Sentou-se novamente no banco de madeira. Contemplou demoradamente a rua charmosa de poucos carros e de várias pessoas que pareciam ser personagens de José de Alencar ou do Machado de Assis. Abaixou o olhar. Entregou-se à reflexão.

 

Igor, em passos discretos, andava pela calçada. Muita gente perto dele, o caos terrível, terrível, os inúmeros carros na rua, algumas missionárias tentando evangelizar os que se achavam perdidos, a música no ar, a música da colombiana Shakira, do colombiano Maluma, da mexicana Thalía, a música LINDO PERO BRUTO.

 

- A senhora ainda acredita no amor?

- Acredito sim.

- E por que ele ainda não veio?

- Porque esperar é mais sábio quando há certeza no espírito.

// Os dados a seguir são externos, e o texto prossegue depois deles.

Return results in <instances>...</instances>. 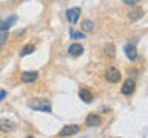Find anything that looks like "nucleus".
I'll return each instance as SVG.
<instances>
[{"label":"nucleus","mask_w":148,"mask_h":138,"mask_svg":"<svg viewBox=\"0 0 148 138\" xmlns=\"http://www.w3.org/2000/svg\"><path fill=\"white\" fill-rule=\"evenodd\" d=\"M28 106L34 110H40V112H46V114H51V110H53L51 103L45 98H31L28 101Z\"/></svg>","instance_id":"1"},{"label":"nucleus","mask_w":148,"mask_h":138,"mask_svg":"<svg viewBox=\"0 0 148 138\" xmlns=\"http://www.w3.org/2000/svg\"><path fill=\"white\" fill-rule=\"evenodd\" d=\"M105 78L110 83H117V81H120V78H122V74H120V71L116 68H108L105 72Z\"/></svg>","instance_id":"2"},{"label":"nucleus","mask_w":148,"mask_h":138,"mask_svg":"<svg viewBox=\"0 0 148 138\" xmlns=\"http://www.w3.org/2000/svg\"><path fill=\"white\" fill-rule=\"evenodd\" d=\"M17 22V16H9L6 18H2L0 20V32H8L9 28H12V25Z\"/></svg>","instance_id":"3"},{"label":"nucleus","mask_w":148,"mask_h":138,"mask_svg":"<svg viewBox=\"0 0 148 138\" xmlns=\"http://www.w3.org/2000/svg\"><path fill=\"white\" fill-rule=\"evenodd\" d=\"M79 131H80V126H77V124H66L59 132V137H71L74 133H77Z\"/></svg>","instance_id":"4"},{"label":"nucleus","mask_w":148,"mask_h":138,"mask_svg":"<svg viewBox=\"0 0 148 138\" xmlns=\"http://www.w3.org/2000/svg\"><path fill=\"white\" fill-rule=\"evenodd\" d=\"M80 14H82V9L77 8V6L68 9V11H66V20L71 23V25H76L77 20H79V17H80Z\"/></svg>","instance_id":"5"},{"label":"nucleus","mask_w":148,"mask_h":138,"mask_svg":"<svg viewBox=\"0 0 148 138\" xmlns=\"http://www.w3.org/2000/svg\"><path fill=\"white\" fill-rule=\"evenodd\" d=\"M134 89H136V83H134L133 78H128V80L123 81L122 87H120V92H122L123 95H131L134 92Z\"/></svg>","instance_id":"6"},{"label":"nucleus","mask_w":148,"mask_h":138,"mask_svg":"<svg viewBox=\"0 0 148 138\" xmlns=\"http://www.w3.org/2000/svg\"><path fill=\"white\" fill-rule=\"evenodd\" d=\"M37 78H39V72L37 71H25V72H22V75H20V80L23 83L37 81Z\"/></svg>","instance_id":"7"},{"label":"nucleus","mask_w":148,"mask_h":138,"mask_svg":"<svg viewBox=\"0 0 148 138\" xmlns=\"http://www.w3.org/2000/svg\"><path fill=\"white\" fill-rule=\"evenodd\" d=\"M125 54H127L128 60L134 62V60L137 58V49H136V45L131 43V41H128V43L125 45Z\"/></svg>","instance_id":"8"},{"label":"nucleus","mask_w":148,"mask_h":138,"mask_svg":"<svg viewBox=\"0 0 148 138\" xmlns=\"http://www.w3.org/2000/svg\"><path fill=\"white\" fill-rule=\"evenodd\" d=\"M85 123H86V126H90V127H97V126H100L102 120L97 114H90L85 118Z\"/></svg>","instance_id":"9"},{"label":"nucleus","mask_w":148,"mask_h":138,"mask_svg":"<svg viewBox=\"0 0 148 138\" xmlns=\"http://www.w3.org/2000/svg\"><path fill=\"white\" fill-rule=\"evenodd\" d=\"M68 54L71 55V57H80L83 54V46L80 43H73L68 48Z\"/></svg>","instance_id":"10"},{"label":"nucleus","mask_w":148,"mask_h":138,"mask_svg":"<svg viewBox=\"0 0 148 138\" xmlns=\"http://www.w3.org/2000/svg\"><path fill=\"white\" fill-rule=\"evenodd\" d=\"M14 127H16V124H14L11 120H8V118L0 120V131L2 132H12Z\"/></svg>","instance_id":"11"},{"label":"nucleus","mask_w":148,"mask_h":138,"mask_svg":"<svg viewBox=\"0 0 148 138\" xmlns=\"http://www.w3.org/2000/svg\"><path fill=\"white\" fill-rule=\"evenodd\" d=\"M79 97H80V100L85 101V103H91V101L94 100L92 92H91L90 89H85V87H82V89L79 91Z\"/></svg>","instance_id":"12"},{"label":"nucleus","mask_w":148,"mask_h":138,"mask_svg":"<svg viewBox=\"0 0 148 138\" xmlns=\"http://www.w3.org/2000/svg\"><path fill=\"white\" fill-rule=\"evenodd\" d=\"M128 16H130V20H131V22H137V20H140V18L143 17V9L137 6L136 9L130 11V12H128Z\"/></svg>","instance_id":"13"},{"label":"nucleus","mask_w":148,"mask_h":138,"mask_svg":"<svg viewBox=\"0 0 148 138\" xmlns=\"http://www.w3.org/2000/svg\"><path fill=\"white\" fill-rule=\"evenodd\" d=\"M34 45H25V46H23V48H22V51H20V55H22V57H25V55H29V54H32V52H34Z\"/></svg>","instance_id":"14"},{"label":"nucleus","mask_w":148,"mask_h":138,"mask_svg":"<svg viewBox=\"0 0 148 138\" xmlns=\"http://www.w3.org/2000/svg\"><path fill=\"white\" fill-rule=\"evenodd\" d=\"M82 29L83 31H86V32H90L94 29V22H91V20H85L82 23Z\"/></svg>","instance_id":"15"},{"label":"nucleus","mask_w":148,"mask_h":138,"mask_svg":"<svg viewBox=\"0 0 148 138\" xmlns=\"http://www.w3.org/2000/svg\"><path fill=\"white\" fill-rule=\"evenodd\" d=\"M114 45H111V43H108V45H105V54L108 55V57H111L113 58L114 57Z\"/></svg>","instance_id":"16"},{"label":"nucleus","mask_w":148,"mask_h":138,"mask_svg":"<svg viewBox=\"0 0 148 138\" xmlns=\"http://www.w3.org/2000/svg\"><path fill=\"white\" fill-rule=\"evenodd\" d=\"M8 37H9V34H8V32H0V52H2V49H3L5 43H6Z\"/></svg>","instance_id":"17"},{"label":"nucleus","mask_w":148,"mask_h":138,"mask_svg":"<svg viewBox=\"0 0 148 138\" xmlns=\"http://www.w3.org/2000/svg\"><path fill=\"white\" fill-rule=\"evenodd\" d=\"M125 5H130V6H134V5H137L140 0H122Z\"/></svg>","instance_id":"18"},{"label":"nucleus","mask_w":148,"mask_h":138,"mask_svg":"<svg viewBox=\"0 0 148 138\" xmlns=\"http://www.w3.org/2000/svg\"><path fill=\"white\" fill-rule=\"evenodd\" d=\"M71 37H73V39H83V34H80V32H74V31H71Z\"/></svg>","instance_id":"19"},{"label":"nucleus","mask_w":148,"mask_h":138,"mask_svg":"<svg viewBox=\"0 0 148 138\" xmlns=\"http://www.w3.org/2000/svg\"><path fill=\"white\" fill-rule=\"evenodd\" d=\"M5 97H6V92H5V91H0V101H2Z\"/></svg>","instance_id":"20"},{"label":"nucleus","mask_w":148,"mask_h":138,"mask_svg":"<svg viewBox=\"0 0 148 138\" xmlns=\"http://www.w3.org/2000/svg\"><path fill=\"white\" fill-rule=\"evenodd\" d=\"M26 138H34V137H26Z\"/></svg>","instance_id":"21"}]
</instances>
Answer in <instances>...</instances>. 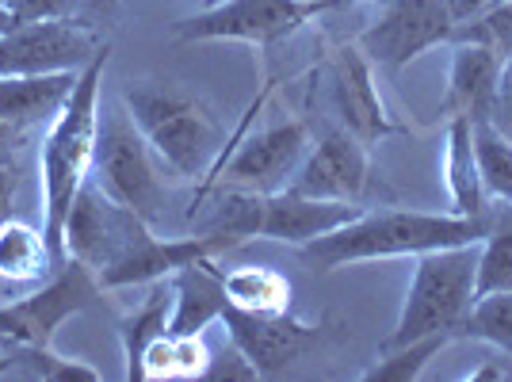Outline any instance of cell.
I'll list each match as a JSON object with an SVG mask.
<instances>
[{
    "label": "cell",
    "mask_w": 512,
    "mask_h": 382,
    "mask_svg": "<svg viewBox=\"0 0 512 382\" xmlns=\"http://www.w3.org/2000/svg\"><path fill=\"white\" fill-rule=\"evenodd\" d=\"M23 134H27L23 127H12V123H4V119H0V157H4V153H12V149L20 146Z\"/></svg>",
    "instance_id": "obj_37"
},
{
    "label": "cell",
    "mask_w": 512,
    "mask_h": 382,
    "mask_svg": "<svg viewBox=\"0 0 512 382\" xmlns=\"http://www.w3.org/2000/svg\"><path fill=\"white\" fill-rule=\"evenodd\" d=\"M16 184H20L16 169H12L8 161H0V222L12 218V207H16Z\"/></svg>",
    "instance_id": "obj_35"
},
{
    "label": "cell",
    "mask_w": 512,
    "mask_h": 382,
    "mask_svg": "<svg viewBox=\"0 0 512 382\" xmlns=\"http://www.w3.org/2000/svg\"><path fill=\"white\" fill-rule=\"evenodd\" d=\"M367 146L348 130H329L318 146L302 157L299 172L291 176L287 188L314 199H344L356 203L367 191Z\"/></svg>",
    "instance_id": "obj_13"
},
{
    "label": "cell",
    "mask_w": 512,
    "mask_h": 382,
    "mask_svg": "<svg viewBox=\"0 0 512 382\" xmlns=\"http://www.w3.org/2000/svg\"><path fill=\"white\" fill-rule=\"evenodd\" d=\"M478 245H455V249H432L417 256V268L409 279L406 302L394 333L386 337L383 348H398L409 340L432 337V333H451L459 337L463 321L474 302V279H478Z\"/></svg>",
    "instance_id": "obj_4"
},
{
    "label": "cell",
    "mask_w": 512,
    "mask_h": 382,
    "mask_svg": "<svg viewBox=\"0 0 512 382\" xmlns=\"http://www.w3.org/2000/svg\"><path fill=\"white\" fill-rule=\"evenodd\" d=\"M455 35L448 0H386L379 20L360 35V50L371 65H383L390 73L406 69L432 46L448 43Z\"/></svg>",
    "instance_id": "obj_10"
},
{
    "label": "cell",
    "mask_w": 512,
    "mask_h": 382,
    "mask_svg": "<svg viewBox=\"0 0 512 382\" xmlns=\"http://www.w3.org/2000/svg\"><path fill=\"white\" fill-rule=\"evenodd\" d=\"M226 302L237 310H253V314H287L291 310V283L279 276L276 268L264 264H245L234 272H222Z\"/></svg>",
    "instance_id": "obj_24"
},
{
    "label": "cell",
    "mask_w": 512,
    "mask_h": 382,
    "mask_svg": "<svg viewBox=\"0 0 512 382\" xmlns=\"http://www.w3.org/2000/svg\"><path fill=\"white\" fill-rule=\"evenodd\" d=\"M16 16H12V8H8V4H4V0H0V35H4V31H12V27H16Z\"/></svg>",
    "instance_id": "obj_40"
},
{
    "label": "cell",
    "mask_w": 512,
    "mask_h": 382,
    "mask_svg": "<svg viewBox=\"0 0 512 382\" xmlns=\"http://www.w3.org/2000/svg\"><path fill=\"white\" fill-rule=\"evenodd\" d=\"M222 325L237 348L249 356L260 379H272L279 371H287V363L299 360V352L314 340V329L306 321L287 314H253V310H237L226 302Z\"/></svg>",
    "instance_id": "obj_15"
},
{
    "label": "cell",
    "mask_w": 512,
    "mask_h": 382,
    "mask_svg": "<svg viewBox=\"0 0 512 382\" xmlns=\"http://www.w3.org/2000/svg\"><path fill=\"white\" fill-rule=\"evenodd\" d=\"M146 237H150V226L134 211H127L119 199H111L96 176H88L65 214L62 253L65 260H81L92 272H104Z\"/></svg>",
    "instance_id": "obj_7"
},
{
    "label": "cell",
    "mask_w": 512,
    "mask_h": 382,
    "mask_svg": "<svg viewBox=\"0 0 512 382\" xmlns=\"http://www.w3.org/2000/svg\"><path fill=\"white\" fill-rule=\"evenodd\" d=\"M58 260L46 245L43 230L20 218L0 222V287H31L54 268Z\"/></svg>",
    "instance_id": "obj_20"
},
{
    "label": "cell",
    "mask_w": 512,
    "mask_h": 382,
    "mask_svg": "<svg viewBox=\"0 0 512 382\" xmlns=\"http://www.w3.org/2000/svg\"><path fill=\"white\" fill-rule=\"evenodd\" d=\"M329 88H333V107L341 115V127L348 134H356L363 146L383 142L386 134H394L398 123L390 119L371 62L360 46H344L337 50V58L329 65Z\"/></svg>",
    "instance_id": "obj_12"
},
{
    "label": "cell",
    "mask_w": 512,
    "mask_h": 382,
    "mask_svg": "<svg viewBox=\"0 0 512 382\" xmlns=\"http://www.w3.org/2000/svg\"><path fill=\"white\" fill-rule=\"evenodd\" d=\"M211 348L203 333H161L146 352L142 363V379L150 382H188L203 379L207 367H211Z\"/></svg>",
    "instance_id": "obj_22"
},
{
    "label": "cell",
    "mask_w": 512,
    "mask_h": 382,
    "mask_svg": "<svg viewBox=\"0 0 512 382\" xmlns=\"http://www.w3.org/2000/svg\"><path fill=\"white\" fill-rule=\"evenodd\" d=\"M363 207L344 203V199H314L299 191L283 188L264 199V218H260V237L283 241V245H310L314 237H325L356 222Z\"/></svg>",
    "instance_id": "obj_16"
},
{
    "label": "cell",
    "mask_w": 512,
    "mask_h": 382,
    "mask_svg": "<svg viewBox=\"0 0 512 382\" xmlns=\"http://www.w3.org/2000/svg\"><path fill=\"white\" fill-rule=\"evenodd\" d=\"M16 375H31V379L46 382H100V371L81 360H65L50 344L46 348H23L16 344Z\"/></svg>",
    "instance_id": "obj_29"
},
{
    "label": "cell",
    "mask_w": 512,
    "mask_h": 382,
    "mask_svg": "<svg viewBox=\"0 0 512 382\" xmlns=\"http://www.w3.org/2000/svg\"><path fill=\"white\" fill-rule=\"evenodd\" d=\"M493 291H512V218L486 226V237L478 245V279H474V298L493 295Z\"/></svg>",
    "instance_id": "obj_28"
},
{
    "label": "cell",
    "mask_w": 512,
    "mask_h": 382,
    "mask_svg": "<svg viewBox=\"0 0 512 382\" xmlns=\"http://www.w3.org/2000/svg\"><path fill=\"white\" fill-rule=\"evenodd\" d=\"M123 107L146 134L161 165L180 176H207L218 165L222 130L203 100L172 81H134L123 88Z\"/></svg>",
    "instance_id": "obj_3"
},
{
    "label": "cell",
    "mask_w": 512,
    "mask_h": 382,
    "mask_svg": "<svg viewBox=\"0 0 512 382\" xmlns=\"http://www.w3.org/2000/svg\"><path fill=\"white\" fill-rule=\"evenodd\" d=\"M337 0H218L176 23V43H249L276 46L321 12H337Z\"/></svg>",
    "instance_id": "obj_6"
},
{
    "label": "cell",
    "mask_w": 512,
    "mask_h": 382,
    "mask_svg": "<svg viewBox=\"0 0 512 382\" xmlns=\"http://www.w3.org/2000/svg\"><path fill=\"white\" fill-rule=\"evenodd\" d=\"M4 4H8V0H4Z\"/></svg>",
    "instance_id": "obj_42"
},
{
    "label": "cell",
    "mask_w": 512,
    "mask_h": 382,
    "mask_svg": "<svg viewBox=\"0 0 512 382\" xmlns=\"http://www.w3.org/2000/svg\"><path fill=\"white\" fill-rule=\"evenodd\" d=\"M172 318L169 333H203L211 321H222L226 310V287L222 272L214 268V260H195L188 268L172 272Z\"/></svg>",
    "instance_id": "obj_18"
},
{
    "label": "cell",
    "mask_w": 512,
    "mask_h": 382,
    "mask_svg": "<svg viewBox=\"0 0 512 382\" xmlns=\"http://www.w3.org/2000/svg\"><path fill=\"white\" fill-rule=\"evenodd\" d=\"M310 153V134L302 123H279L245 138L230 161H222L218 169L226 176V188H245L256 195H276L291 184V176L299 172L302 157ZM214 169V172H218Z\"/></svg>",
    "instance_id": "obj_11"
},
{
    "label": "cell",
    "mask_w": 512,
    "mask_h": 382,
    "mask_svg": "<svg viewBox=\"0 0 512 382\" xmlns=\"http://www.w3.org/2000/svg\"><path fill=\"white\" fill-rule=\"evenodd\" d=\"M203 379L230 382V379H260V375H256V367L249 363V356H245L234 340H230V348H226V352L211 356V367H207V375H203Z\"/></svg>",
    "instance_id": "obj_32"
},
{
    "label": "cell",
    "mask_w": 512,
    "mask_h": 382,
    "mask_svg": "<svg viewBox=\"0 0 512 382\" xmlns=\"http://www.w3.org/2000/svg\"><path fill=\"white\" fill-rule=\"evenodd\" d=\"M107 54L100 50L77 73V85L69 92L62 111L50 119V130L39 149V188H43V237L58 264H65L62 230L65 214L73 207L77 191L92 176L96 161V130H100V88H104Z\"/></svg>",
    "instance_id": "obj_1"
},
{
    "label": "cell",
    "mask_w": 512,
    "mask_h": 382,
    "mask_svg": "<svg viewBox=\"0 0 512 382\" xmlns=\"http://www.w3.org/2000/svg\"><path fill=\"white\" fill-rule=\"evenodd\" d=\"M451 333H432V337L409 340V344H398V348H383L379 352V363L363 375L367 382L383 379V382H413L421 379V371L428 367V360H436L444 348H448Z\"/></svg>",
    "instance_id": "obj_26"
},
{
    "label": "cell",
    "mask_w": 512,
    "mask_h": 382,
    "mask_svg": "<svg viewBox=\"0 0 512 382\" xmlns=\"http://www.w3.org/2000/svg\"><path fill=\"white\" fill-rule=\"evenodd\" d=\"M501 4H509V0H448L451 20H455V27H459V23L478 20V16H486V12H493V8H501Z\"/></svg>",
    "instance_id": "obj_34"
},
{
    "label": "cell",
    "mask_w": 512,
    "mask_h": 382,
    "mask_svg": "<svg viewBox=\"0 0 512 382\" xmlns=\"http://www.w3.org/2000/svg\"><path fill=\"white\" fill-rule=\"evenodd\" d=\"M81 16H85L92 27L104 20H115V16H119V0H81Z\"/></svg>",
    "instance_id": "obj_36"
},
{
    "label": "cell",
    "mask_w": 512,
    "mask_h": 382,
    "mask_svg": "<svg viewBox=\"0 0 512 382\" xmlns=\"http://www.w3.org/2000/svg\"><path fill=\"white\" fill-rule=\"evenodd\" d=\"M470 379L482 382V379H509V371L505 367H482V371H470Z\"/></svg>",
    "instance_id": "obj_39"
},
{
    "label": "cell",
    "mask_w": 512,
    "mask_h": 382,
    "mask_svg": "<svg viewBox=\"0 0 512 382\" xmlns=\"http://www.w3.org/2000/svg\"><path fill=\"white\" fill-rule=\"evenodd\" d=\"M104 46L92 35V23H73V20L16 23L12 31L0 35V73H16V77L81 73Z\"/></svg>",
    "instance_id": "obj_9"
},
{
    "label": "cell",
    "mask_w": 512,
    "mask_h": 382,
    "mask_svg": "<svg viewBox=\"0 0 512 382\" xmlns=\"http://www.w3.org/2000/svg\"><path fill=\"white\" fill-rule=\"evenodd\" d=\"M169 318H172V287L169 279H157L153 291L146 295V302L123 321L119 329V340H123V360H127V379L142 382V363H146V352L150 344L161 333H169Z\"/></svg>",
    "instance_id": "obj_23"
},
{
    "label": "cell",
    "mask_w": 512,
    "mask_h": 382,
    "mask_svg": "<svg viewBox=\"0 0 512 382\" xmlns=\"http://www.w3.org/2000/svg\"><path fill=\"white\" fill-rule=\"evenodd\" d=\"M470 134H474V157H478L486 195L512 207V138H505L490 119L470 123Z\"/></svg>",
    "instance_id": "obj_25"
},
{
    "label": "cell",
    "mask_w": 512,
    "mask_h": 382,
    "mask_svg": "<svg viewBox=\"0 0 512 382\" xmlns=\"http://www.w3.org/2000/svg\"><path fill=\"white\" fill-rule=\"evenodd\" d=\"M157 153L146 142V134L130 119L123 104H111L100 115L96 130V161L92 172L100 180V188L119 199L127 211H134L146 226H157L169 211V188L157 169Z\"/></svg>",
    "instance_id": "obj_5"
},
{
    "label": "cell",
    "mask_w": 512,
    "mask_h": 382,
    "mask_svg": "<svg viewBox=\"0 0 512 382\" xmlns=\"http://www.w3.org/2000/svg\"><path fill=\"white\" fill-rule=\"evenodd\" d=\"M234 241L218 234H199L195 237H146L142 245H134L123 260H115L111 268L96 272L100 287H142V283H157L169 279L172 272L188 268L195 260H214V256L230 253Z\"/></svg>",
    "instance_id": "obj_14"
},
{
    "label": "cell",
    "mask_w": 512,
    "mask_h": 382,
    "mask_svg": "<svg viewBox=\"0 0 512 382\" xmlns=\"http://www.w3.org/2000/svg\"><path fill=\"white\" fill-rule=\"evenodd\" d=\"M12 16L20 23L35 20H73L81 12V0H8Z\"/></svg>",
    "instance_id": "obj_31"
},
{
    "label": "cell",
    "mask_w": 512,
    "mask_h": 382,
    "mask_svg": "<svg viewBox=\"0 0 512 382\" xmlns=\"http://www.w3.org/2000/svg\"><path fill=\"white\" fill-rule=\"evenodd\" d=\"M100 291L104 287L92 268H85L81 260H65L39 291L0 306V340L23 344V348H46V344H54L58 325L88 310Z\"/></svg>",
    "instance_id": "obj_8"
},
{
    "label": "cell",
    "mask_w": 512,
    "mask_h": 382,
    "mask_svg": "<svg viewBox=\"0 0 512 382\" xmlns=\"http://www.w3.org/2000/svg\"><path fill=\"white\" fill-rule=\"evenodd\" d=\"M501 54H493L482 43H455L448 73V96L440 111L448 119H470L482 123L490 119L493 96H497V81H501Z\"/></svg>",
    "instance_id": "obj_17"
},
{
    "label": "cell",
    "mask_w": 512,
    "mask_h": 382,
    "mask_svg": "<svg viewBox=\"0 0 512 382\" xmlns=\"http://www.w3.org/2000/svg\"><path fill=\"white\" fill-rule=\"evenodd\" d=\"M73 85H77V73H43V77L0 73V119L23 130L54 119L69 100Z\"/></svg>",
    "instance_id": "obj_19"
},
{
    "label": "cell",
    "mask_w": 512,
    "mask_h": 382,
    "mask_svg": "<svg viewBox=\"0 0 512 382\" xmlns=\"http://www.w3.org/2000/svg\"><path fill=\"white\" fill-rule=\"evenodd\" d=\"M337 4H352V0H337Z\"/></svg>",
    "instance_id": "obj_41"
},
{
    "label": "cell",
    "mask_w": 512,
    "mask_h": 382,
    "mask_svg": "<svg viewBox=\"0 0 512 382\" xmlns=\"http://www.w3.org/2000/svg\"><path fill=\"white\" fill-rule=\"evenodd\" d=\"M451 39H455V43L490 46L493 54H501V62H505L512 54V0L501 4V8H493V12H486V16H478V20L459 23Z\"/></svg>",
    "instance_id": "obj_30"
},
{
    "label": "cell",
    "mask_w": 512,
    "mask_h": 382,
    "mask_svg": "<svg viewBox=\"0 0 512 382\" xmlns=\"http://www.w3.org/2000/svg\"><path fill=\"white\" fill-rule=\"evenodd\" d=\"M444 176L451 191V211L482 218L486 214V188H482V172L474 157V134L470 119H451L448 127V149H444Z\"/></svg>",
    "instance_id": "obj_21"
},
{
    "label": "cell",
    "mask_w": 512,
    "mask_h": 382,
    "mask_svg": "<svg viewBox=\"0 0 512 382\" xmlns=\"http://www.w3.org/2000/svg\"><path fill=\"white\" fill-rule=\"evenodd\" d=\"M459 337L486 340L501 352H512V291H493V295L474 298Z\"/></svg>",
    "instance_id": "obj_27"
},
{
    "label": "cell",
    "mask_w": 512,
    "mask_h": 382,
    "mask_svg": "<svg viewBox=\"0 0 512 382\" xmlns=\"http://www.w3.org/2000/svg\"><path fill=\"white\" fill-rule=\"evenodd\" d=\"M8 375H16V344L8 352H0V379H8Z\"/></svg>",
    "instance_id": "obj_38"
},
{
    "label": "cell",
    "mask_w": 512,
    "mask_h": 382,
    "mask_svg": "<svg viewBox=\"0 0 512 382\" xmlns=\"http://www.w3.org/2000/svg\"><path fill=\"white\" fill-rule=\"evenodd\" d=\"M490 123L505 138H512V54L501 65V81H497V96H493V111H490Z\"/></svg>",
    "instance_id": "obj_33"
},
{
    "label": "cell",
    "mask_w": 512,
    "mask_h": 382,
    "mask_svg": "<svg viewBox=\"0 0 512 382\" xmlns=\"http://www.w3.org/2000/svg\"><path fill=\"white\" fill-rule=\"evenodd\" d=\"M490 218L467 214H428V211H363L356 222L302 245V260L318 272H333L360 260H390V256H421L432 249L474 245L486 237Z\"/></svg>",
    "instance_id": "obj_2"
}]
</instances>
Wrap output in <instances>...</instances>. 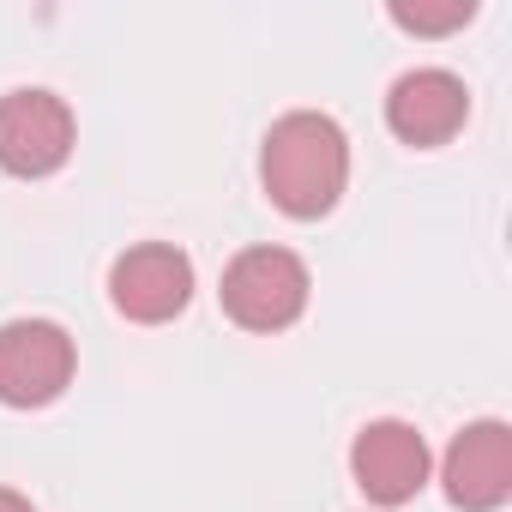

Entendeu? O que eu falo é a mais pura verdade.

 

Igor, cada mais devagar, chegou por trás de Ligia. Segurava uma rosa na mão direita. As lágrimas dele eram incontroláveis.

 

- Meu amor, eu esperei tanto por isso.

- Igor, eu sabia que você voltaria.

- Desculpa!

- A vida é assim mesmo.

- Você não é o culpado.

- Mas eu me sinto.

- Não importa se você foi se prostituir na Colômbia. Eu não posso te julgar.

- Me perdoa!

- Você voltou. É o que importa. E eu te amo, Igor! Eu te amo!

- Eu também, Ligia. Você me faz acreditar num futuro melhor. Obrigado!